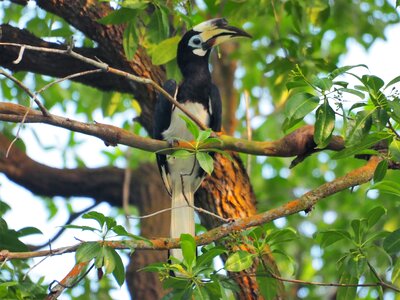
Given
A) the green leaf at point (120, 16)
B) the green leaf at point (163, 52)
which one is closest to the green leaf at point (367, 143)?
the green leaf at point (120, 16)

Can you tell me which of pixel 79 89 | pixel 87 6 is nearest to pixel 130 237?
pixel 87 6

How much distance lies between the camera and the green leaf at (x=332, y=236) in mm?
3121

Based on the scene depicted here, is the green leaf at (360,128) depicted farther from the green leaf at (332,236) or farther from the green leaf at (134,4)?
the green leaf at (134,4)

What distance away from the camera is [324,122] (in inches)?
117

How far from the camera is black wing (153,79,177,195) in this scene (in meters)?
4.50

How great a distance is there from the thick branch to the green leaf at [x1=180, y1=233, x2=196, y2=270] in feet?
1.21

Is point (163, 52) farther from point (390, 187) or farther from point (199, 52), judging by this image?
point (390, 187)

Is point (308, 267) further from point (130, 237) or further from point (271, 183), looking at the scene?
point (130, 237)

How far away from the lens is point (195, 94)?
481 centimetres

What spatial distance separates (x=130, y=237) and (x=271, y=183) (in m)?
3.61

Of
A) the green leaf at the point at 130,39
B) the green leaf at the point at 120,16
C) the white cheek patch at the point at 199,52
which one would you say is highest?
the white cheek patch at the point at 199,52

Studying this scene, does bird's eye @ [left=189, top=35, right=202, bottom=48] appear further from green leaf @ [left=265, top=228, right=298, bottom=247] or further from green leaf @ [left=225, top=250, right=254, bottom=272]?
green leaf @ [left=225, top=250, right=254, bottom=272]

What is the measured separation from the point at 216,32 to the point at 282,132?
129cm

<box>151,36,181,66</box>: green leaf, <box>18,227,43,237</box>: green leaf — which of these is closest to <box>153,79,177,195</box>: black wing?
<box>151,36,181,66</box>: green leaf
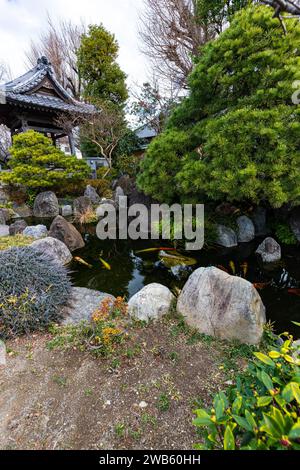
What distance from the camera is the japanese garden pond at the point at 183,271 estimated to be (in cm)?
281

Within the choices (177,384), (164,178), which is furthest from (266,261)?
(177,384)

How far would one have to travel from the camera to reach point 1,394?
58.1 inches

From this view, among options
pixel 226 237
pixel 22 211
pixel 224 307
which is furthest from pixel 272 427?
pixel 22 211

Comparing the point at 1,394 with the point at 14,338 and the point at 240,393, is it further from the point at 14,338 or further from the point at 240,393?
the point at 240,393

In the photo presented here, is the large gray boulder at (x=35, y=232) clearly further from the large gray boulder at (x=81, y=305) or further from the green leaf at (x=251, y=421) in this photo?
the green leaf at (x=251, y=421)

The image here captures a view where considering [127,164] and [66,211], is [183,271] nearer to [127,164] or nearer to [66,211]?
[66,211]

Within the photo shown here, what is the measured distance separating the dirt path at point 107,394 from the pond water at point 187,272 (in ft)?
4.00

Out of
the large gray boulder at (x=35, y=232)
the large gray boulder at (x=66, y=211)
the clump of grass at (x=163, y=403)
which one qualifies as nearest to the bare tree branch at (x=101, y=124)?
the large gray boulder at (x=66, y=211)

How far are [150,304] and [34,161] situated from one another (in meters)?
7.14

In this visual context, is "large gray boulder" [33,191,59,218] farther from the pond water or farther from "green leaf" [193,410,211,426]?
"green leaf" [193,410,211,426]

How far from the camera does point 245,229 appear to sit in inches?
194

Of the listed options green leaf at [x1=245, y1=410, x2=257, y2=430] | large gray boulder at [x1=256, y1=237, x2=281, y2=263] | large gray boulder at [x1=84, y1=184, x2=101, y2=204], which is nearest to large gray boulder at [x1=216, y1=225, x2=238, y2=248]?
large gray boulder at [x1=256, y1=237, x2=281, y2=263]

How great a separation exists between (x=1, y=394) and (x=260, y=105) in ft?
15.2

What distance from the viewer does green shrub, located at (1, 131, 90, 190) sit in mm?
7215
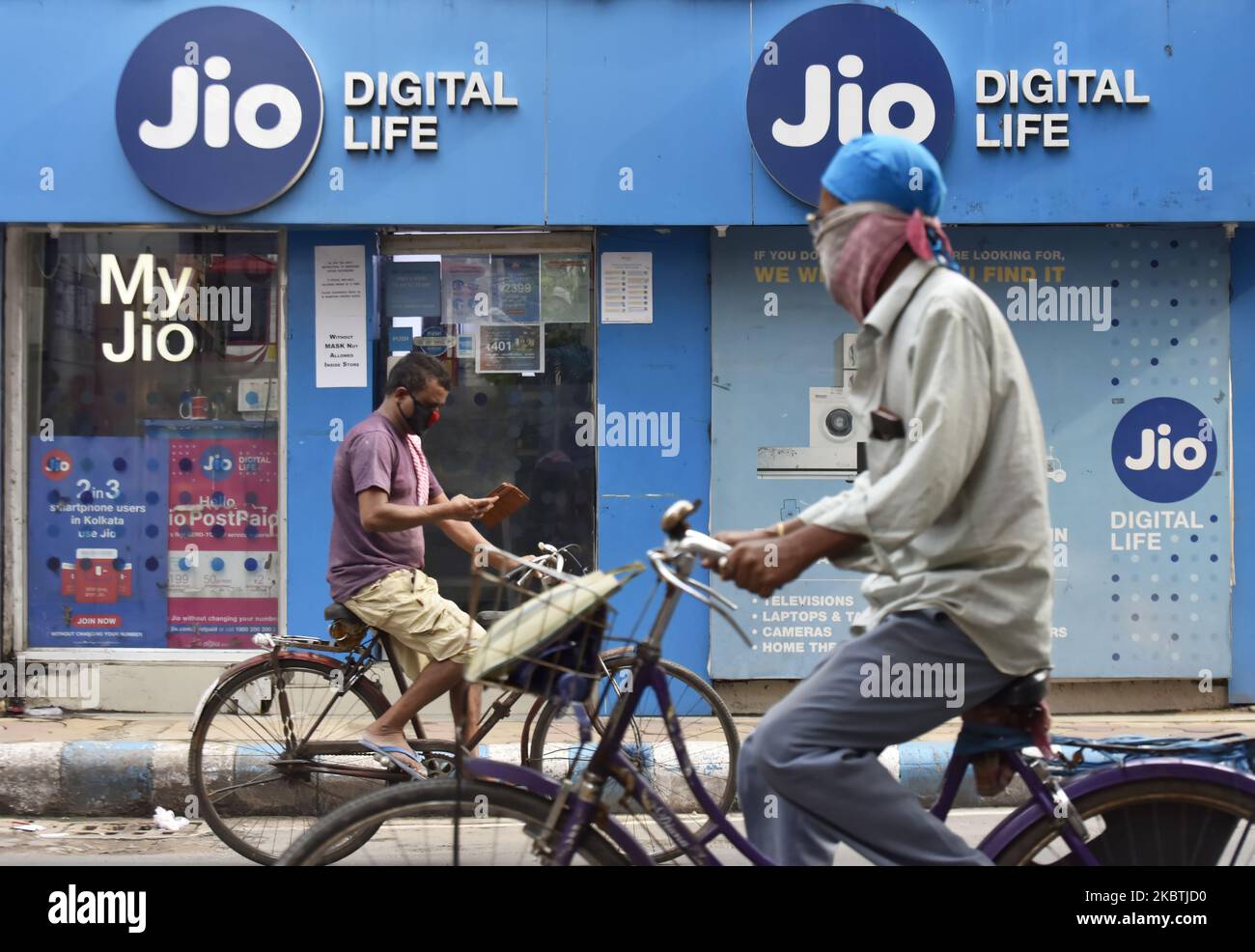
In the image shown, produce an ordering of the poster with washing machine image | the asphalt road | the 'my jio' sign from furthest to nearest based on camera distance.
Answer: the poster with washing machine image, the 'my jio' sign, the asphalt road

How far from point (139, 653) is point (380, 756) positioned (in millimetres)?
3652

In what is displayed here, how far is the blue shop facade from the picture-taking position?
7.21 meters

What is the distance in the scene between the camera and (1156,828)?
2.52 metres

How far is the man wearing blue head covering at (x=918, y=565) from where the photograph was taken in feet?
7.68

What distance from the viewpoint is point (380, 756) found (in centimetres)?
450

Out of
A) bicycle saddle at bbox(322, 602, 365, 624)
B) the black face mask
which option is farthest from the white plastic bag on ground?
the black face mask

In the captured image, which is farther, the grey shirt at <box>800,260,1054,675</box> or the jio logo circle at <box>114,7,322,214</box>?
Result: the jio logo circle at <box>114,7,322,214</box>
────────────────────────────────────────
> [Aim]:
Each entry above should be reproduced exactly, with the pictures removed.

> [Task response]:
Given
A) the green leaf at point (120, 16)
B) the green leaf at point (163, 52)
which one is closest to the green leaf at point (367, 143)?
the green leaf at point (120, 16)

Can you tell me which of pixel 79 89 | pixel 87 6 is nearest to pixel 130 237?
pixel 87 6

How much distance lies between the camera and the green leaf at (x=332, y=236) in mm?
3121

Based on the scene depicted here, is the green leaf at (360,128) depicted farther from the green leaf at (332,236) or farther from the green leaf at (134,4)?
the green leaf at (134,4)

What distance away from the camera is [324,122] (in inches)?
117

How far from the camera is black wing (153,79,177,195) in this scene (in meters)?
4.50

How great a distance is there from the thick branch to the green leaf at [x1=180, y1=233, x2=196, y2=270] in feet?
1.21

Is point (163, 52) farther from point (390, 187) or farther from point (199, 52), judging by this image?
point (390, 187)

Is point (308, 267) further from point (130, 237) or further from point (271, 183), looking at the scene?
point (130, 237)

How far away from the lens is point (195, 94)?
481 centimetres

What spatial distance separates (x=130, y=237) and (x=271, y=183) (in m)?
3.61

Of
A) the green leaf at the point at 130,39
B) the green leaf at the point at 120,16
C) the white cheek patch at the point at 199,52
which one would you say is highest?
the white cheek patch at the point at 199,52

Studying this scene, does bird's eye @ [left=189, top=35, right=202, bottom=48] appear further from green leaf @ [left=265, top=228, right=298, bottom=247] or further from green leaf @ [left=225, top=250, right=254, bottom=272]?
green leaf @ [left=225, top=250, right=254, bottom=272]

What is the measured separation from the point at 216,32 to the point at 282,132?
129cm

<box>151,36,181,66</box>: green leaf, <box>18,227,43,237</box>: green leaf — which of these is closest to <box>153,79,177,195</box>: black wing?
<box>151,36,181,66</box>: green leaf
What distance from the camera is the japanese garden pond at the point at 183,271 estimated to be (in cm)?
281

Within the choices (177,384), (164,178), which is furthest from (266,261)?
(177,384)

How far would one have to travel from the camera to reach point 1,394?
58.1 inches

From this view, among options
pixel 226 237
pixel 22 211
pixel 224 307
which is furthest from pixel 272 427?
pixel 22 211

Comparing the point at 1,394 with the point at 14,338 and the point at 240,393, is it further from the point at 14,338 or further from the point at 240,393?
the point at 240,393

In the photo presented here, is the large gray boulder at (x=35, y=232) clearly further from the large gray boulder at (x=81, y=305) or further from the green leaf at (x=251, y=421) in this photo?
the green leaf at (x=251, y=421)

The image here captures a view where considering [127,164] and [66,211], is [183,271] nearer to [127,164] or nearer to [66,211]?
[66,211]

Within the photo shown here, what is the measured distance separating the dirt path at point 107,394 from the pond water at point 187,272 (in ft)?
4.00

Out of
the large gray boulder at (x=35, y=232)
the large gray boulder at (x=66, y=211)
the clump of grass at (x=163, y=403)
which one qualifies as nearest to the bare tree branch at (x=101, y=124)?
the large gray boulder at (x=66, y=211)

How far are [150,304] and [34,161] situated from one another (in meters)?
7.14

In this visual context, is "large gray boulder" [33,191,59,218] farther from the pond water or farther from "green leaf" [193,410,211,426]?
"green leaf" [193,410,211,426]

How far from the camera does point 245,229 appear to sit in inches?
194

Of the listed options green leaf at [x1=245, y1=410, x2=257, y2=430] | large gray boulder at [x1=256, y1=237, x2=281, y2=263] | large gray boulder at [x1=84, y1=184, x2=101, y2=204], which is nearest to large gray boulder at [x1=216, y1=225, x2=238, y2=248]?
large gray boulder at [x1=256, y1=237, x2=281, y2=263]

How great a separation exists between (x=1, y=394) and (x=260, y=105) in ft?
15.2

What distance from the viewer does green shrub, located at (1, 131, 90, 190) sit in mm?
7215
In the image shown, produce an ordering of the poster with washing machine image | the asphalt road | the 'my jio' sign from furthest to nearest based on camera distance.
Answer: the poster with washing machine image, the 'my jio' sign, the asphalt road

How far from point (139, 653) is point (380, 756) positioned (in millimetres)?
3652

In what is displayed here, how far is the blue shop facade from the picture-taking position?
7.21 meters

What is the distance in the scene between the camera and (1156,828)?
2.52 metres

How far is the man wearing blue head covering at (x=918, y=565) from where the photograph was taken in feet?
7.68

What distance from the viewpoint is point (380, 756) found (in centimetres)?
450

Out of
A) bicycle saddle at bbox(322, 602, 365, 624)
B) the black face mask
which option is farthest from the white plastic bag on ground?
the black face mask

In the captured image, which is farther, the grey shirt at <box>800,260,1054,675</box> or the jio logo circle at <box>114,7,322,214</box>?
Result: the jio logo circle at <box>114,7,322,214</box>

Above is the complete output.